Relative Telomerase Activity Measurement
The telomerase activity of HL-1 cells was examined using a Telo TAGGG Telomerase PCR Enzyme-linked immunosorbent assayPlus kit according to the manufacturer’s instructions as described previously [31].
Fluorescence tracing of exosomes in vitro
Exosomes were labeled with DiI incubated with the dye (1 mM) at the volume ratio of 500:1 for 30 min, followed by exosome isolation. For the in vitro tracing of exosomes, cardiomyocytes were incubated with DiI-labeled exosomes for 3 h. The cell nuclei were stained with DAPI (1:1000, Invitrogen) for 10 min at 37 °C. Fluorescence was detected under a microscope.

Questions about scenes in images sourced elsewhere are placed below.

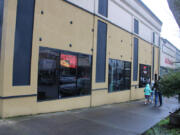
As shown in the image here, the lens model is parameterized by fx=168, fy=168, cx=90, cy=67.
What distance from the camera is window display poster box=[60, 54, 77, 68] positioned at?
24.9 ft

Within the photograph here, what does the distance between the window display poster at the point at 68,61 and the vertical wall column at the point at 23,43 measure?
1.65 meters

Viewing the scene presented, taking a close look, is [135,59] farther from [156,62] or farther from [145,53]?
[156,62]

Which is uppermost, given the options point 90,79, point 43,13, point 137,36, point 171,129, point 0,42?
point 137,36

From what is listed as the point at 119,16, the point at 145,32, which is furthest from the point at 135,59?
the point at 119,16

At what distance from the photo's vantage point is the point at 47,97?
6910 millimetres

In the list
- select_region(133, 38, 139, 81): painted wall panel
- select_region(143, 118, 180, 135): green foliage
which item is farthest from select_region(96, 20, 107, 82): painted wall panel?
select_region(133, 38, 139, 81): painted wall panel

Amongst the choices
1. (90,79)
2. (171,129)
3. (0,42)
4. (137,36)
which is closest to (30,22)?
(0,42)

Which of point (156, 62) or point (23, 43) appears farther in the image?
point (156, 62)

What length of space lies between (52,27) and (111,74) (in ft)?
18.1

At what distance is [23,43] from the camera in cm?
612

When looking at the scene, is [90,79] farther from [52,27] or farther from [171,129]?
[171,129]

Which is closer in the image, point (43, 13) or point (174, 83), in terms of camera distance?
point (174, 83)

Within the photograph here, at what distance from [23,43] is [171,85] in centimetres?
577

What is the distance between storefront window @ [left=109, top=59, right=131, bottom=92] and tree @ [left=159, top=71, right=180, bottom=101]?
15.4 ft
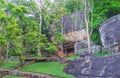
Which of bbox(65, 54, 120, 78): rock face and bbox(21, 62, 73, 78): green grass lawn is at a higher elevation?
bbox(65, 54, 120, 78): rock face

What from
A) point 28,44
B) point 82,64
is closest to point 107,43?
point 82,64

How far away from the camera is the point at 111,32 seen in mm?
20062

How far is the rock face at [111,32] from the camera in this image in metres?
19.7

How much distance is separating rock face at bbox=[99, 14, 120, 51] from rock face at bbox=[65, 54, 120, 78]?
3167 millimetres

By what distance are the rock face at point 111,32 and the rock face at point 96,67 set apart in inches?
125

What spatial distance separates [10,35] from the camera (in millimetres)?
19922

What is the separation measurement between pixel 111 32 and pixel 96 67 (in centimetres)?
492

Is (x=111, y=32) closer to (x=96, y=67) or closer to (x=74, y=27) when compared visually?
(x=96, y=67)

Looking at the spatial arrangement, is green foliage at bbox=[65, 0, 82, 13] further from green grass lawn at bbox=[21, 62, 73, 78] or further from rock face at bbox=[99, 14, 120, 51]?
green grass lawn at bbox=[21, 62, 73, 78]

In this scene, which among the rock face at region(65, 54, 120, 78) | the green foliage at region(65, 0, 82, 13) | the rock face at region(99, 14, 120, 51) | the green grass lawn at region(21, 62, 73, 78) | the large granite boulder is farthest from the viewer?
the green foliage at region(65, 0, 82, 13)

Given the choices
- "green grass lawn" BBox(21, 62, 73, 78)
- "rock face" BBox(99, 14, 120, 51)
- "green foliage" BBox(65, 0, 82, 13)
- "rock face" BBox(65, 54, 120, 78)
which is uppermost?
"green foliage" BBox(65, 0, 82, 13)

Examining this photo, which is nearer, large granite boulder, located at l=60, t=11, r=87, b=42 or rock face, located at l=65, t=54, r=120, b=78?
rock face, located at l=65, t=54, r=120, b=78

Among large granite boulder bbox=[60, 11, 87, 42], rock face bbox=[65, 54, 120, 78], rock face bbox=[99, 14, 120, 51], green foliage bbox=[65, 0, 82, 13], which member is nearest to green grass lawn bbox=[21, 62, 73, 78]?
rock face bbox=[65, 54, 120, 78]

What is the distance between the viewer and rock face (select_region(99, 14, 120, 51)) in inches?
777
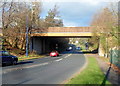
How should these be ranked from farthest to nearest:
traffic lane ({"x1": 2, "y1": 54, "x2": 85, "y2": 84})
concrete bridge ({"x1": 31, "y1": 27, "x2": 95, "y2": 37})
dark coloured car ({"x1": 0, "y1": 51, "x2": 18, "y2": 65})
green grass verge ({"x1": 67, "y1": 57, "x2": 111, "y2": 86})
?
concrete bridge ({"x1": 31, "y1": 27, "x2": 95, "y2": 37}) → dark coloured car ({"x1": 0, "y1": 51, "x2": 18, "y2": 65}) → traffic lane ({"x1": 2, "y1": 54, "x2": 85, "y2": 84}) → green grass verge ({"x1": 67, "y1": 57, "x2": 111, "y2": 86})

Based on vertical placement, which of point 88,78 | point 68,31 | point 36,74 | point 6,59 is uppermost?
point 68,31

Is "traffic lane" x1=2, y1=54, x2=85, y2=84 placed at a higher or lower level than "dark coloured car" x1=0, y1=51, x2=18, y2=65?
lower

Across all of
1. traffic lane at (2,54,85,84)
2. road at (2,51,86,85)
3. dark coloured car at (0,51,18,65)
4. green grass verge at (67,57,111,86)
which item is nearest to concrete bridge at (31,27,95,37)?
dark coloured car at (0,51,18,65)

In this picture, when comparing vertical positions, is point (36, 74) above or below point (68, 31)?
below

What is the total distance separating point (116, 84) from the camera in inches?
358

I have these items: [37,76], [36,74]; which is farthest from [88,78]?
[36,74]

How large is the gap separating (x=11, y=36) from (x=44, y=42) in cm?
1838

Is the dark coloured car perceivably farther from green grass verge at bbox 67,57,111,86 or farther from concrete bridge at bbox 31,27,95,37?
concrete bridge at bbox 31,27,95,37

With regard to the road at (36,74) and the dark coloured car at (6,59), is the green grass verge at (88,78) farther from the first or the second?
the dark coloured car at (6,59)

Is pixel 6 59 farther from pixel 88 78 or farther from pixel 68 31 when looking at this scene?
pixel 68 31

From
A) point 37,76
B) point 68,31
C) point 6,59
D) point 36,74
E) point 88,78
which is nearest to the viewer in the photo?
point 88,78

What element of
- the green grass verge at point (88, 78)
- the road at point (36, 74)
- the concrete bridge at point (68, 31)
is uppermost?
the concrete bridge at point (68, 31)

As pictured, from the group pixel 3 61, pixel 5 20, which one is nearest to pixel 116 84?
pixel 3 61

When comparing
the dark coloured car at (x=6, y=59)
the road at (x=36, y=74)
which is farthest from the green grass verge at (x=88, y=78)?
the dark coloured car at (x=6, y=59)
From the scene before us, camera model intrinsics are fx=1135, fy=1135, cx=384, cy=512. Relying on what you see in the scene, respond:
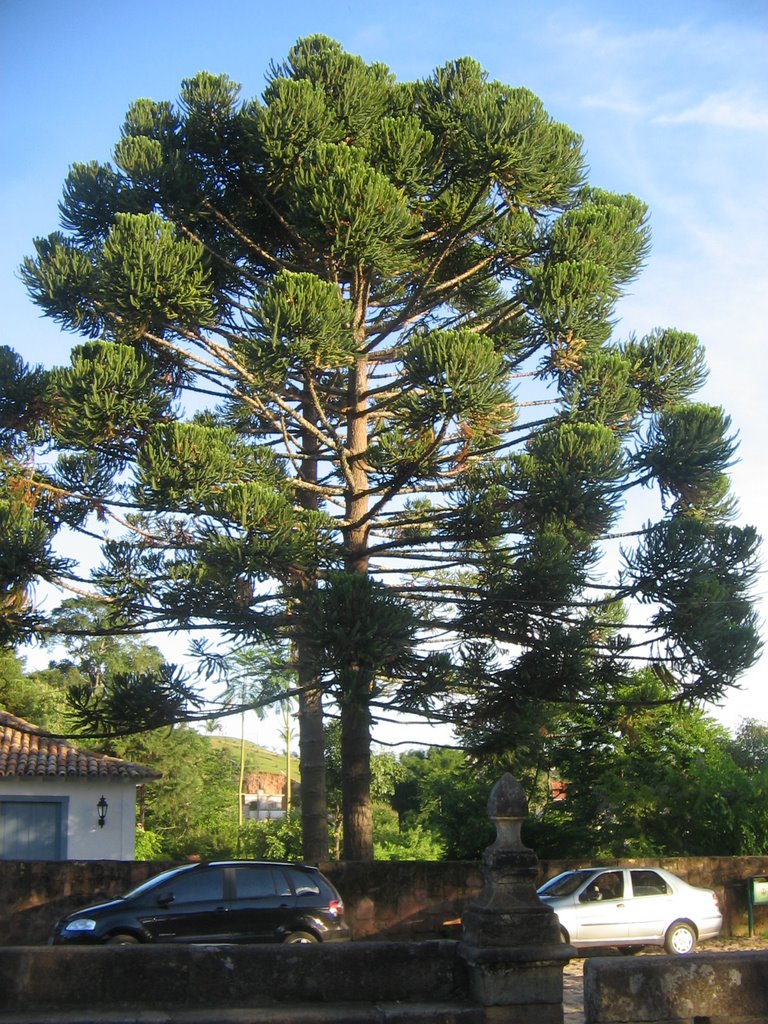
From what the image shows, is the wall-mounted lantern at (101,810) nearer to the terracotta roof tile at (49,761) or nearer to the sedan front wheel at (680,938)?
the terracotta roof tile at (49,761)

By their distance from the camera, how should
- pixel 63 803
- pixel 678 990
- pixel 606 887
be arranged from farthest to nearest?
pixel 63 803 < pixel 606 887 < pixel 678 990

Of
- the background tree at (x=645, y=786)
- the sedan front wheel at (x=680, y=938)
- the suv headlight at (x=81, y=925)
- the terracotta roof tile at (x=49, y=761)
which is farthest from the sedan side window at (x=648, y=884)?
the terracotta roof tile at (x=49, y=761)

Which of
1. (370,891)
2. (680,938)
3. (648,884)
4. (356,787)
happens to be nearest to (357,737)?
(356,787)

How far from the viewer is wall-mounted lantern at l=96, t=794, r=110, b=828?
23.1m

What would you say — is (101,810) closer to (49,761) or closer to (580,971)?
(49,761)

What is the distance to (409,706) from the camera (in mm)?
15516

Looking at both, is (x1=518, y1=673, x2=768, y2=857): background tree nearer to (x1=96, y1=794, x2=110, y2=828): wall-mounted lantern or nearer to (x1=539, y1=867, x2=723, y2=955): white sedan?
(x1=539, y1=867, x2=723, y2=955): white sedan

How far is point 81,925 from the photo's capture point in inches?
465

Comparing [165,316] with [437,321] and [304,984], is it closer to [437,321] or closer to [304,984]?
[437,321]

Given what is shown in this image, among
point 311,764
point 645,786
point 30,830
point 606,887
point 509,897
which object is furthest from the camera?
point 30,830

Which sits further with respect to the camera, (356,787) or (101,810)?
(101,810)

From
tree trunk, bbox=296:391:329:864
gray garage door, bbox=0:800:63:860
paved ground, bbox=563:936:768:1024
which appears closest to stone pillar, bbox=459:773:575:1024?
paved ground, bbox=563:936:768:1024

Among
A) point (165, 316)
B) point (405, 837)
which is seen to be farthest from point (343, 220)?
point (405, 837)

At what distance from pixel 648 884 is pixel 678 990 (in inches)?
386
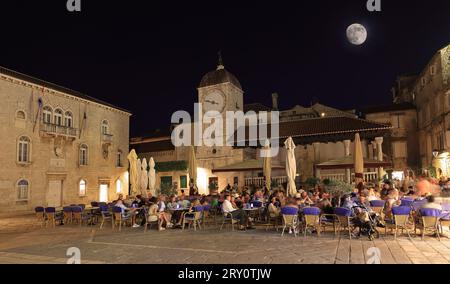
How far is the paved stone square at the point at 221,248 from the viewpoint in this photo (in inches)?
263

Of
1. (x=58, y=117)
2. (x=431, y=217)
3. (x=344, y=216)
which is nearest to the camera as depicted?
(x=431, y=217)

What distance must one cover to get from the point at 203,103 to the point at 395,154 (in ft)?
66.4

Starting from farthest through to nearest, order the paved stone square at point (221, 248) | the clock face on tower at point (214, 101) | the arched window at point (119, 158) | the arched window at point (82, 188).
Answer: the clock face on tower at point (214, 101)
the arched window at point (119, 158)
the arched window at point (82, 188)
the paved stone square at point (221, 248)

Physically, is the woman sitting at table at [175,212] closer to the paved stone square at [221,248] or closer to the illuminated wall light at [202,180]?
the paved stone square at [221,248]

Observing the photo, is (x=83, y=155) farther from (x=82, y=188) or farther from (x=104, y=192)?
(x=104, y=192)

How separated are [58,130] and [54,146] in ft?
4.58

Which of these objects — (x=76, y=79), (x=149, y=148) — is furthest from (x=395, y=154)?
(x=76, y=79)

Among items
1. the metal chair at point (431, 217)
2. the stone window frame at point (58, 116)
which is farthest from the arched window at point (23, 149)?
the metal chair at point (431, 217)

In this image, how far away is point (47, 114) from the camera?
2512 cm

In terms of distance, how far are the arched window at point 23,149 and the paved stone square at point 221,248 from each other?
14.5 metres

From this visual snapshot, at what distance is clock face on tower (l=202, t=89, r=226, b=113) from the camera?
107 ft

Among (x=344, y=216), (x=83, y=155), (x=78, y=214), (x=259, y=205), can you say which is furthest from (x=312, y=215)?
(x=83, y=155)

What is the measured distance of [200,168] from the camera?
32062 millimetres
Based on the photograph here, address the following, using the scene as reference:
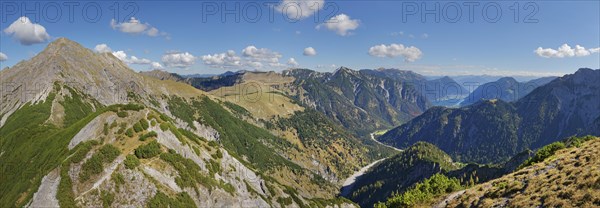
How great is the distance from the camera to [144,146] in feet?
436

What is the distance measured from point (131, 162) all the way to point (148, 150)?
1056 cm

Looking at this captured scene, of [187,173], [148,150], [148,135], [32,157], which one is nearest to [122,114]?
[148,135]

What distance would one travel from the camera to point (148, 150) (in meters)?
132

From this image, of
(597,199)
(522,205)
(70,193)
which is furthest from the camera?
(70,193)

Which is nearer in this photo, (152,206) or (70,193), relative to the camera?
(70,193)

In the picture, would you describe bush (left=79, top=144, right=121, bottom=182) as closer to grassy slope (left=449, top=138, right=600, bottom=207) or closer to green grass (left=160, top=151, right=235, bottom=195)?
green grass (left=160, top=151, right=235, bottom=195)

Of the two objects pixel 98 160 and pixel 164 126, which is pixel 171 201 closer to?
pixel 98 160

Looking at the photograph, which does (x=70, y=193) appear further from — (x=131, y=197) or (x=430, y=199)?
(x=430, y=199)

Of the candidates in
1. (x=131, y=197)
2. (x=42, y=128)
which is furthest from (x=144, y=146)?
(x=42, y=128)

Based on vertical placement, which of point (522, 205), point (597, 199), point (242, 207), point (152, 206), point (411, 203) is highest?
point (597, 199)

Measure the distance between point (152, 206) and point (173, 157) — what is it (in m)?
24.6

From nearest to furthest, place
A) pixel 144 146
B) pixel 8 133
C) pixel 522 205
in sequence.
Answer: pixel 522 205 → pixel 144 146 → pixel 8 133

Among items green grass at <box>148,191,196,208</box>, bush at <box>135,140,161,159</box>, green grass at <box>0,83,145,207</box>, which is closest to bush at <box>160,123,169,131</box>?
bush at <box>135,140,161,159</box>

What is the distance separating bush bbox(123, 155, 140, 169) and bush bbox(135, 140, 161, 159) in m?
4.21
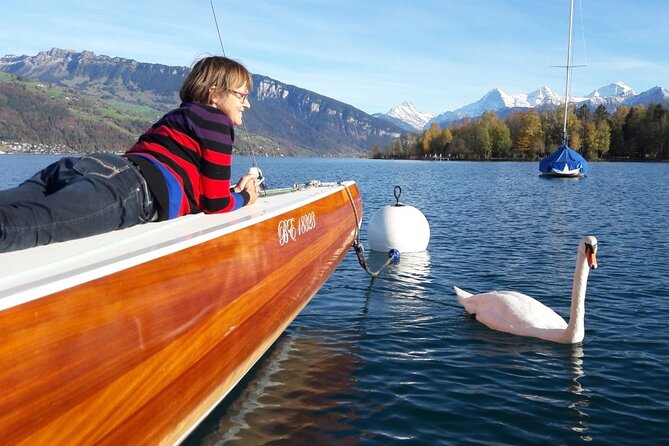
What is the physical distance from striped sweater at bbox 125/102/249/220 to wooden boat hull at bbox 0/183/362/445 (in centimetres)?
32

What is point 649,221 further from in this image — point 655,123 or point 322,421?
point 655,123

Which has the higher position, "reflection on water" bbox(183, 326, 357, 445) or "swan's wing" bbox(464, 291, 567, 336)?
"swan's wing" bbox(464, 291, 567, 336)

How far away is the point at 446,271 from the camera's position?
13562 mm

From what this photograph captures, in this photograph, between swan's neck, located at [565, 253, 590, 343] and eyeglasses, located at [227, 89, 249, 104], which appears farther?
swan's neck, located at [565, 253, 590, 343]

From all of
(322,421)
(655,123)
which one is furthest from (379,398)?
(655,123)

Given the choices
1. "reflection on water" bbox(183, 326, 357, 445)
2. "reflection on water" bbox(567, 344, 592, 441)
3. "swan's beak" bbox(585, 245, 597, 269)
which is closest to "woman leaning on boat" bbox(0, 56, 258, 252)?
"reflection on water" bbox(183, 326, 357, 445)

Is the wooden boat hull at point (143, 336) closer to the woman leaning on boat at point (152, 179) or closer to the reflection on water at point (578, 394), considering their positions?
the woman leaning on boat at point (152, 179)

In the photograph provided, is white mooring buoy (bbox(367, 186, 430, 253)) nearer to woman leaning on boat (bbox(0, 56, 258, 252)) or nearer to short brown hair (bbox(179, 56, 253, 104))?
woman leaning on boat (bbox(0, 56, 258, 252))

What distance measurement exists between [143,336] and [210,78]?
2421 millimetres

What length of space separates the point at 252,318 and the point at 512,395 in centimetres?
325

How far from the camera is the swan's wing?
27.6 ft

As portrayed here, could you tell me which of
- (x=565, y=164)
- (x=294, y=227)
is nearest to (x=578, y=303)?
(x=294, y=227)

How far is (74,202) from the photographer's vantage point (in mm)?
3545

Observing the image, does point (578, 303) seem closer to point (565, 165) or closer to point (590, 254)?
point (590, 254)
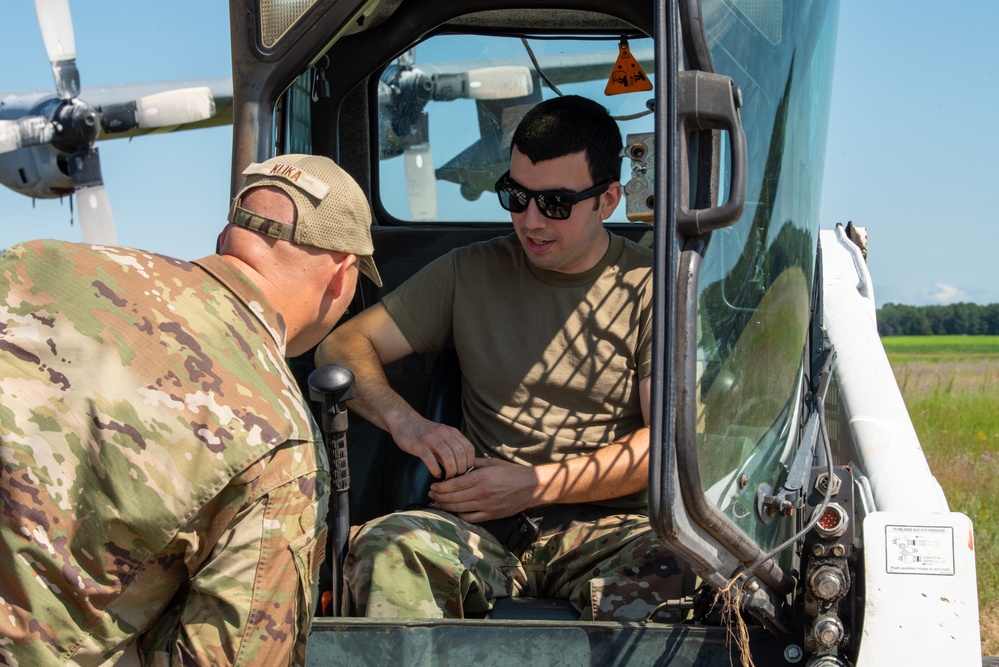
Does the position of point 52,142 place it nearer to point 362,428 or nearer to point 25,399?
point 362,428

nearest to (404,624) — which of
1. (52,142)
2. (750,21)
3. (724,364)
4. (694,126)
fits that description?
(724,364)

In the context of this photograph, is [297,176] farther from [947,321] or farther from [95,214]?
[947,321]

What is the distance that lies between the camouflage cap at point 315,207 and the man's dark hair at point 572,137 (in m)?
0.96

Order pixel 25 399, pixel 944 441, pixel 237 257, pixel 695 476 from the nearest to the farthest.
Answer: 1. pixel 25 399
2. pixel 695 476
3. pixel 237 257
4. pixel 944 441

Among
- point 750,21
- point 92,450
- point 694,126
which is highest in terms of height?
point 750,21

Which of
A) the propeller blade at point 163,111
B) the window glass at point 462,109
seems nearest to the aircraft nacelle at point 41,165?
the propeller blade at point 163,111

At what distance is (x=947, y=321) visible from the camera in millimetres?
33875

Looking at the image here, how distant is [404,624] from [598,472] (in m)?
0.78

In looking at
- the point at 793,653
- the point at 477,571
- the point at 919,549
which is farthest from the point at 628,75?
the point at 793,653

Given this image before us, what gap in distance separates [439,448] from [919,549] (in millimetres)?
1219

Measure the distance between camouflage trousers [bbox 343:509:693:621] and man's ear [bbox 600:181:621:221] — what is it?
2.86 feet

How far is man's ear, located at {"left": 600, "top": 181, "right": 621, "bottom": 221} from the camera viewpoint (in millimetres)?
2980

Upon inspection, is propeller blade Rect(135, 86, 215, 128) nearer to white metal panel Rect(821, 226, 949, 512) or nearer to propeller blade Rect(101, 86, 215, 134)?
propeller blade Rect(101, 86, 215, 134)

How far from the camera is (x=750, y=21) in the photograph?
219 centimetres
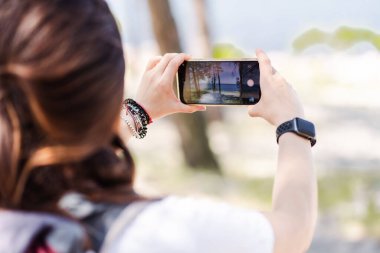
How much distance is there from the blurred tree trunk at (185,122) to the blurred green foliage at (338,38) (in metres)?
4.71

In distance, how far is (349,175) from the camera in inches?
215

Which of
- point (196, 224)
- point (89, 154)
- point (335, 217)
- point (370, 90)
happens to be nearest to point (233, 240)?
point (196, 224)

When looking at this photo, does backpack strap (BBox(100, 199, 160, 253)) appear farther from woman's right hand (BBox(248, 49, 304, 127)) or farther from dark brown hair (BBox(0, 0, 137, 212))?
woman's right hand (BBox(248, 49, 304, 127))

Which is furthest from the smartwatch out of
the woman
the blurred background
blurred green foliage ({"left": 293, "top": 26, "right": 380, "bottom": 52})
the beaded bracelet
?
blurred green foliage ({"left": 293, "top": 26, "right": 380, "bottom": 52})

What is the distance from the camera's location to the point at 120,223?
34.9 inches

Small Interfering RNA Transfection
LncRNA–NEAT1 expression in MSCs was knocked down using small interfering (si)RNAs, with a nontargeting siRNA as a negative control (Invitrogen). Sirt2 expression in cardiomyocytes was also knocked down using siRNAs. The procedures were conducted as described previously [31]. The transfection efficiency was detected using qRT-PCR and western blot analysis.
MiR-221-3p Overexpression
Cardiomyocytes were seeded into six-well plates at a density of 1 × 105 cells per well. The cells were transfected with miR-221-3p mimic or negative control (NC) mimic (Pre-miR miRNA Precursors, Life Technologies, Karlsruhe, Germany) using X-treme transfection reagent (Roche Applied Science, Penzberg, Germany), according to the manufacturer’s protocol, to induce the overexpression of miR-221-3p. The cells were harvested for further analysis 48 h after transfection, and the transfection efficiency was analyzed using qRT-PCR.
Luciferase Reporter Assay
The 3′-untranslated regions (UTRs) of LncRNA–NEAT1 and Sirt2 were synthesized, annealed, and inserted into the SacI and HindIII sites of the pmiR-reporter luciferase vector (Ambion), downstream of the luciferase stop codon to induce the mutagenesis of LncRNA–NEAT1 and Sirt2. The constructs were validated by sequencing. Cardiomyocytes were seeded into a 24-well plate for luciferase assay. After overnight culture, the cells were co-transfected with a wild-type (WT) or mutant plasmid and an equal amount of miR-221-3p mimic or miR-NC mimic. Luciferase assays were performed using a dual-luciferase reporter assay system (Promega) 24 h after transfection.
Statistical analysis
Data were expressed as the mean ± standard deviation (SD). Differences between groups were tested by one-way analysis of variance, and comparisons between the two groups were evaluated using the Student’s t test. Analyses were performed using SPSS package v19.0 (SPSS Inc., IL, USA). A P value less than 0.05 was considered statistically significant.